Windows Text Encodings and Line Endings - The Basics of Mojibake and CRLF/LF

· · Windows, Text Encoding, Mojibake, Line Endings, UTF-8, CP932, PowerShell, Unicode

In consultations about text handling on Windows, the following questions get tangled together with remarkable frequency.

  • What is the difference between Shift_JIS and UTF-8
  • Why does mojibake (garbled text) happen
  • What is the difference between CRLF and LF
  • We switched to UTF-8, so why can it still be unreadable
  • Why does the same file look different in the editor, the console, Excel, and Git

This does not happen because Japanese is hard. Almost all of it is caused by reading the same bytes under a different assumption, or saving the misread content as is.

On top of that, Windows still hosts both the Unicode world and the code-page world side by side. Add BOMs, line endings, editor auto-detection, the console code page, and Git’s newline conversion, and the whole topic looks complicated.

This article organizes, for practical use, the Shift_JIS / UTF-8 / UTF-16 mix-ups common on Windows, why mojibake happens, the difference between CRLF and LF, and why this topic is so confusing in the first place.

The content is based on Microsoft Learn, PowerShell, Git, and W3C / Unicode public documentation as of April 2026. See the references at the end for details.

Table of Contents

  1. What to Grasp First
  2. Breaking Down the Terminology
    • 2.1 How Unicode / UTF-8 / UTF-16 / CP932 Differ
    • 2.2 How to Think About Shift_JIS vs. CP932
    • 2.3 The Traps in the Words ANSI, Unicode, and UTF-8N
  3. Why Mojibake Happens
    • 3.1 What Mojibake Really Is
    • 3.2 Garbled Display and Data Corruption Are Different
    • 3.3 Dropping to Unrepresentable Characters Is Irreversible
  4. What the Line-Ending Differences Are
    • 4.1 CRLF / LF / CR
    • 4.2 Line Endings Are a Separate Problem from Encodings
    • 4.3 \n and the Newline Bytes in the File Are Not Necessarily the Same
  5. Why Windows in Particular Is So Confusing
    • 5.1 Unicode and Legacy Code Pages Coexist
    • 5.2 The Labels Don’t Line Up
    • 5.3 ASCII-Only Content Hides the Problem
    • 5.4 File Contents, File Names, Console, and Source Files Are Separate Layers
    • 5.5 BOM and Line Endings Act on Yet Other Axes
    • 5.6 Tools Change Things on Their Own
  6. Common Accident Patterns
  7. Rules That Reduce Accidents in Practice
  8. Drive Mojibake / Line-Ending Investigations with These 5 Questions
  9. Summary
  10. Related Articles
  11. References

1. What to Grasp First

Putting the conclusions first, these seven points matter most.

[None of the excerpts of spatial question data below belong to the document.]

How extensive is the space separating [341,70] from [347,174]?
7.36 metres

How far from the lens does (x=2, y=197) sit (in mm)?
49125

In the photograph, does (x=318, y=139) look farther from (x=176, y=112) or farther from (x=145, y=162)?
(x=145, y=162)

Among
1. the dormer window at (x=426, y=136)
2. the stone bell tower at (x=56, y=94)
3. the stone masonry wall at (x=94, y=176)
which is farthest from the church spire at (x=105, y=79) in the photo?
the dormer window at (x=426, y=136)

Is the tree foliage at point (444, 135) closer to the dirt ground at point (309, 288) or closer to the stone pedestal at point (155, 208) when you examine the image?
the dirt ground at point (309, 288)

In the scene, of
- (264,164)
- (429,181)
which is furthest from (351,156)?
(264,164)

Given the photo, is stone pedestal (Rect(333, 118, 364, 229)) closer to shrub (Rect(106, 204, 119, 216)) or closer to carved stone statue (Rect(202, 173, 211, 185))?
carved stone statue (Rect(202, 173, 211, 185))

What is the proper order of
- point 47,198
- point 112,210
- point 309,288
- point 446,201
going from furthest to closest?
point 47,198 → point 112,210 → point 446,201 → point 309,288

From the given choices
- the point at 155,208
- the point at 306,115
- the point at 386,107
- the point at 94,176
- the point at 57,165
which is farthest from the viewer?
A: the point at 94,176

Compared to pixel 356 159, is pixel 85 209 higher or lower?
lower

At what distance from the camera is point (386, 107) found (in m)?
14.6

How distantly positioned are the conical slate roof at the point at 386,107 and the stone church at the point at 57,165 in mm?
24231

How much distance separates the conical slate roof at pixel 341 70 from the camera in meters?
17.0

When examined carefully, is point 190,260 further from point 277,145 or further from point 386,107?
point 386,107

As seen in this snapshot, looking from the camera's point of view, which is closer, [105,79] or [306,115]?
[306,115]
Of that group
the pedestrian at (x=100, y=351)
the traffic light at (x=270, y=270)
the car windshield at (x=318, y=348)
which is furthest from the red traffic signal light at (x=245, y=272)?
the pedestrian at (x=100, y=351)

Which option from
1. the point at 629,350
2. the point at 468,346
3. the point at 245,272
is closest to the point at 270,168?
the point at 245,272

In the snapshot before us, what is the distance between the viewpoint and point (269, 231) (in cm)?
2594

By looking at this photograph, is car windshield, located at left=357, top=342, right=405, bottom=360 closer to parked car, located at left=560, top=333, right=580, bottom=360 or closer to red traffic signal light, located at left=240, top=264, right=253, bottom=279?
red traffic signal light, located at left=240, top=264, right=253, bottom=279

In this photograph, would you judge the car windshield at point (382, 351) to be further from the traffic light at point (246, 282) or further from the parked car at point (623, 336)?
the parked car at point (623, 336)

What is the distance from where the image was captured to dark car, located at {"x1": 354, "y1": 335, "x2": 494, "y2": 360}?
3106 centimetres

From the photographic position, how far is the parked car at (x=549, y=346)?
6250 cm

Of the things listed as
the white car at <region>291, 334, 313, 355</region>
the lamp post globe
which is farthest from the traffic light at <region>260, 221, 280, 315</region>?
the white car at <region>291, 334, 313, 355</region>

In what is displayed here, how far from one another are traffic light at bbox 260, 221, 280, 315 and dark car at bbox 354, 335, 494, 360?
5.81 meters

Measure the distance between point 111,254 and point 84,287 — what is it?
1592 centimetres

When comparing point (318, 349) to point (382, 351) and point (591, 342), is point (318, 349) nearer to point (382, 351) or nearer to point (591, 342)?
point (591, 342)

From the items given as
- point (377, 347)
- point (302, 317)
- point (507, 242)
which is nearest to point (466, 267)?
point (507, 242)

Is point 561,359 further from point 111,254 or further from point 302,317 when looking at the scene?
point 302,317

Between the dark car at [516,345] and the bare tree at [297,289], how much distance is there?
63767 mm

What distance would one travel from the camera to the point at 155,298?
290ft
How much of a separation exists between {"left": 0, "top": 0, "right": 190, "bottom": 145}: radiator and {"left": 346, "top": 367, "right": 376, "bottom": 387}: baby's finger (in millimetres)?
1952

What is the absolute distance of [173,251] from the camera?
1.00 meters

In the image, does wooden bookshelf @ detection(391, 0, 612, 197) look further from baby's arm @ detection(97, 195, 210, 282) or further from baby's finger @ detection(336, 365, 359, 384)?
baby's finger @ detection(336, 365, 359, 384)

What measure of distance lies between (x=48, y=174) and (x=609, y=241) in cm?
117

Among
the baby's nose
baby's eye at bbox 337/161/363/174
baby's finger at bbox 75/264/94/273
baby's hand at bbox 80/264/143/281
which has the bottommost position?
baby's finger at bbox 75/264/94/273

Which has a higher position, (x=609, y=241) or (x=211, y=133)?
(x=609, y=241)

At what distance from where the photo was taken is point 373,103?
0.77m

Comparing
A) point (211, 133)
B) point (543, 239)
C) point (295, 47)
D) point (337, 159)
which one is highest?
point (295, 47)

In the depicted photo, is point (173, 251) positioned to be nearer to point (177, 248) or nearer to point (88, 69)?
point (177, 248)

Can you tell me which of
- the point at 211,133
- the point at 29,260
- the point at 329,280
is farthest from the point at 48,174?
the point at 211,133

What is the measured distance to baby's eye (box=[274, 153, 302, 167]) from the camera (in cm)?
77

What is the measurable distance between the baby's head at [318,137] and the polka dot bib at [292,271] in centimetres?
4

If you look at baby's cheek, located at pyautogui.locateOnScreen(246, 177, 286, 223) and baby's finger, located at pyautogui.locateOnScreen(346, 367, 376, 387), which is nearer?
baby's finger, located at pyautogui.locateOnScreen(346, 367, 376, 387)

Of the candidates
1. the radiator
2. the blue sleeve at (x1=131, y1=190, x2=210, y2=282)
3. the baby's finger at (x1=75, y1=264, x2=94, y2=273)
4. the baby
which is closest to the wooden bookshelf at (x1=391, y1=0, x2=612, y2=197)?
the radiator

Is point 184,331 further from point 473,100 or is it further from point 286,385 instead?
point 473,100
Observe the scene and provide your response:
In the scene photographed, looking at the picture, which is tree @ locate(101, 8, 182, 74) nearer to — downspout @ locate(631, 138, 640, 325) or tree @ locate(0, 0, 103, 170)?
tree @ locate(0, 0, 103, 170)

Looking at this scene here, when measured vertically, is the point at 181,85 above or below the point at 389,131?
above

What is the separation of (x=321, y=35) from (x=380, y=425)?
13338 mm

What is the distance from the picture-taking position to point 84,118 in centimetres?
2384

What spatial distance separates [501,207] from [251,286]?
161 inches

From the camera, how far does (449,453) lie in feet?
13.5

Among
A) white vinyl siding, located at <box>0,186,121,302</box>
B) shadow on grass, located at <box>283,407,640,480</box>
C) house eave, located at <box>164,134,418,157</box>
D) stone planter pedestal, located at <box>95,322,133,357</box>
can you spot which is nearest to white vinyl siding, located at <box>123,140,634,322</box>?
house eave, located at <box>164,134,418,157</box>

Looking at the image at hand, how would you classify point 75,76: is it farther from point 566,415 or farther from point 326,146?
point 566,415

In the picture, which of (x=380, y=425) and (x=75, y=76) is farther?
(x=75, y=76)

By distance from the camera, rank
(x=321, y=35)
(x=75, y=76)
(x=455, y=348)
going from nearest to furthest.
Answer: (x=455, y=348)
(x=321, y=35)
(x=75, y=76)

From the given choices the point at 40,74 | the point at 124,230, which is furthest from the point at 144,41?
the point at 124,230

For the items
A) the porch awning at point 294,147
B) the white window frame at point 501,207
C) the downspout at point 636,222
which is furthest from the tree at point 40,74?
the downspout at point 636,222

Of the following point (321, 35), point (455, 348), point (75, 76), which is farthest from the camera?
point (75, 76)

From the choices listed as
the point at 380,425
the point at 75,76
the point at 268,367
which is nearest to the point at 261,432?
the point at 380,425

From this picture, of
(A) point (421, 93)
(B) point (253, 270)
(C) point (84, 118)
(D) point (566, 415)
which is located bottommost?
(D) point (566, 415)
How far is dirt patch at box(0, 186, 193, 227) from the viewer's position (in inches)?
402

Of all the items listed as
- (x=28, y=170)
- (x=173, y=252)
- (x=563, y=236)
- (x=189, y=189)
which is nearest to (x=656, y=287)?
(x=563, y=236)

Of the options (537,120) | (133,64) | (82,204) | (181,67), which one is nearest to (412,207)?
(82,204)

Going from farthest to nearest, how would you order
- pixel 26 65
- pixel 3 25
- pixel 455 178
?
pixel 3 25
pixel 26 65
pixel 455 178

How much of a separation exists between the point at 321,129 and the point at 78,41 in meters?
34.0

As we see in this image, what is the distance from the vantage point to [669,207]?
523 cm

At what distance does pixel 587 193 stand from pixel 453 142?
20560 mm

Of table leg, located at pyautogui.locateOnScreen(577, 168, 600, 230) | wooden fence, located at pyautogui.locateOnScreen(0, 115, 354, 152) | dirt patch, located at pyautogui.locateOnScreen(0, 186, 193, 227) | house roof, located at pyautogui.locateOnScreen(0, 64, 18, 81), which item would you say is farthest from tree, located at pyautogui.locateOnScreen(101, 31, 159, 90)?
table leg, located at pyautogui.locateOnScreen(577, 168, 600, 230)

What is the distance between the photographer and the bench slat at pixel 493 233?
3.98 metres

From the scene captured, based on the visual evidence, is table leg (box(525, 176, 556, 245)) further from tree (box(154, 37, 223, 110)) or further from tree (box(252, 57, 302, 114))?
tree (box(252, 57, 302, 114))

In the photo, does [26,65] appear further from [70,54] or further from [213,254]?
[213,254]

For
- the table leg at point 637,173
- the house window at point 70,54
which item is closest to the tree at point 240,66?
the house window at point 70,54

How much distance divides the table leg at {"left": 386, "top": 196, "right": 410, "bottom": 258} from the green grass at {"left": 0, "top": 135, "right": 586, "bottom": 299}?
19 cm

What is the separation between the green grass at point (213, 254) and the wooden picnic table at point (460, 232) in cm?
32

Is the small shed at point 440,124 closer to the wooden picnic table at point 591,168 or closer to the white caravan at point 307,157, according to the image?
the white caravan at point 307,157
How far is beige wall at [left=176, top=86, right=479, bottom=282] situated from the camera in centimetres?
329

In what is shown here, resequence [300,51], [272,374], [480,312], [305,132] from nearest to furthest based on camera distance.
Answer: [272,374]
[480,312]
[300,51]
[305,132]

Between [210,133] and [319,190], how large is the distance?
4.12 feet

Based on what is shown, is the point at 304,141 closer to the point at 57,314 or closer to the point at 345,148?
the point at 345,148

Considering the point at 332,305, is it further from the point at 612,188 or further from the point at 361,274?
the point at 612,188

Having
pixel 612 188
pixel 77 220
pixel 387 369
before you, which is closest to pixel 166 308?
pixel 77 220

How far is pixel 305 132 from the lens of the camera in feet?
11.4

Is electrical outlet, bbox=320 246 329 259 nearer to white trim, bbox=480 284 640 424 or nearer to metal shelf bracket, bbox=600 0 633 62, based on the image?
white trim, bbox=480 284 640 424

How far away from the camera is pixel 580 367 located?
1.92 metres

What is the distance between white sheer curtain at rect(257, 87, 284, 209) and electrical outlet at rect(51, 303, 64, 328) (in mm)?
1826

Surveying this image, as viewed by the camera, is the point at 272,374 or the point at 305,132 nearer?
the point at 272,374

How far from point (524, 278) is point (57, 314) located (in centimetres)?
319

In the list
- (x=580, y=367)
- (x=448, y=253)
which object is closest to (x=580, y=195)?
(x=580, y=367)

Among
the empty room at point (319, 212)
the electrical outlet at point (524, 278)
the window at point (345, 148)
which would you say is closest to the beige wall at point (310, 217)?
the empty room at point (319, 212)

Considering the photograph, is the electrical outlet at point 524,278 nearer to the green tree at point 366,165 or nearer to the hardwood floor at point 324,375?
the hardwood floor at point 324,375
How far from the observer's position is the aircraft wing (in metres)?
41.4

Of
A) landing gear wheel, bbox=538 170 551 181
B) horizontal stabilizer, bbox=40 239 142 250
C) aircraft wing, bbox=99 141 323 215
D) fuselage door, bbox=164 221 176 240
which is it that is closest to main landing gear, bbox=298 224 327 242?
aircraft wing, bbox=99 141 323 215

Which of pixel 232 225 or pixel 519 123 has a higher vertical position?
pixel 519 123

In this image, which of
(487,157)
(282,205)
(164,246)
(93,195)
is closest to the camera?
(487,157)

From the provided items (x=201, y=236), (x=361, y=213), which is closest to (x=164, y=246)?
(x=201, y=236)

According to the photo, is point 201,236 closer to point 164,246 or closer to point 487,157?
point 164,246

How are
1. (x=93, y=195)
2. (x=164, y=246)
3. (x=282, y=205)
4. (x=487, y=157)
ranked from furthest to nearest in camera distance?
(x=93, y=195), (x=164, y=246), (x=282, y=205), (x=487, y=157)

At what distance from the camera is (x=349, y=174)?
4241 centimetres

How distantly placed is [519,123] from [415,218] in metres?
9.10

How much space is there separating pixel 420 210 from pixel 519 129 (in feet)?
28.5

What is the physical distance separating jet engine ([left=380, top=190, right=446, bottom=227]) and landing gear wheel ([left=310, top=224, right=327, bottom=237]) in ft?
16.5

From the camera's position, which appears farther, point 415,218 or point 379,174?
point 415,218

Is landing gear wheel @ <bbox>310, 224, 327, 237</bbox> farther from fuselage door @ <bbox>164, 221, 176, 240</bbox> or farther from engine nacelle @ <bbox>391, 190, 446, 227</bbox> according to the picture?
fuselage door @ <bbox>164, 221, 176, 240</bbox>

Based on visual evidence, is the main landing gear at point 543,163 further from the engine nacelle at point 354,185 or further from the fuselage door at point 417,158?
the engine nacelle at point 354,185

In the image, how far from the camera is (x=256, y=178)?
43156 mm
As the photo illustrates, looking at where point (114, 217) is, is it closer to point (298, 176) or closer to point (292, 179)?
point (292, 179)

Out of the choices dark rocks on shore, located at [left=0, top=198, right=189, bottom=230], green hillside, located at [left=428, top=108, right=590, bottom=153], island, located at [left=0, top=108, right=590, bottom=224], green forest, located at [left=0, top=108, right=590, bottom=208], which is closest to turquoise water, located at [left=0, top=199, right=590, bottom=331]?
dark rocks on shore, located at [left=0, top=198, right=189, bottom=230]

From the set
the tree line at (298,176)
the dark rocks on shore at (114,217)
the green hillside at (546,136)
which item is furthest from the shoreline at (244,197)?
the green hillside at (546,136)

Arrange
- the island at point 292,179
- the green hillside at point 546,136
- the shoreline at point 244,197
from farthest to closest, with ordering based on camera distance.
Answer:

  • A text file is not the string itself but bytes + an encoding + a line-ending convention. Sometimes a BOM is attached too.
  • Mojibake happens when the same bytes are decoded as a different encoding.
  • Line-ending trouble happens when the encoding is correct but the assumption about line separators is misaligned.
  • Unicode and UTF-8 do not mean the same thing. Unicode is about the character set; UTF-8 and UTF-16 are about encodings.
  • What Windows people call “Shift_JIS” is, in practice, better thought of as CP932 / the Windows family of Japanese code pages — conversations drift less that way.
  • “We switched to UTF-8” is still an incomplete specification. It only becomes an operating rule once you also decide whether there is a BOM and the line-ending style.
  • The source of the confusion is not Japanese itself, but multiple assumptions with different histories surviving on the same Windows machine.

When handling text on Windows, the starting point is to separate these four:

  1. What are the bytes of this file
  2. With which encoding was it written
  3. With which encoding was it read
  4. Are the line endings CRLF or LF

Just separating these makes you far less likely to get lost.

2. Breaking Down the Terminology

2.1 How Unicode / UTF-8 / UTF-16 / CP932 Differ

First, it pays to take the words apart once.

Term What it refers to Example Common confusion
Unicode A framework for representing characters as numbers U+3042 () Assumed to be the same as UTF-8
UTF-8 An encoding that turns Unicode into bytes E3 81 82 Assumed to be Unicode itself
UTF-16LE An encoding that turns Unicode into bytes 42 30 Conflated with “Unicode” in menus
CP932 The Windows Japanese legacy code page 82 A0 Assumed to be exactly the same as Shift_JIS
CRLF / LF The bytes that separate lines 0D 0A / 0A Mistaken for a kind of encoding
BOM Identification bytes at the start of a file EF BB BF etc. Mistaken for an encoding name

Even the single character has different bytes per encoding.

Character: あ

UTF-8    : E3 81 82
CP932    : 82 A0
UTF-16LE : 42 30

What matters is that characters and bytes are different things. An application appears to handle “characters” on screen, but for saving and transmission it ultimately exchanges bytes. The accidents almost always happen at the boundary of that conversion.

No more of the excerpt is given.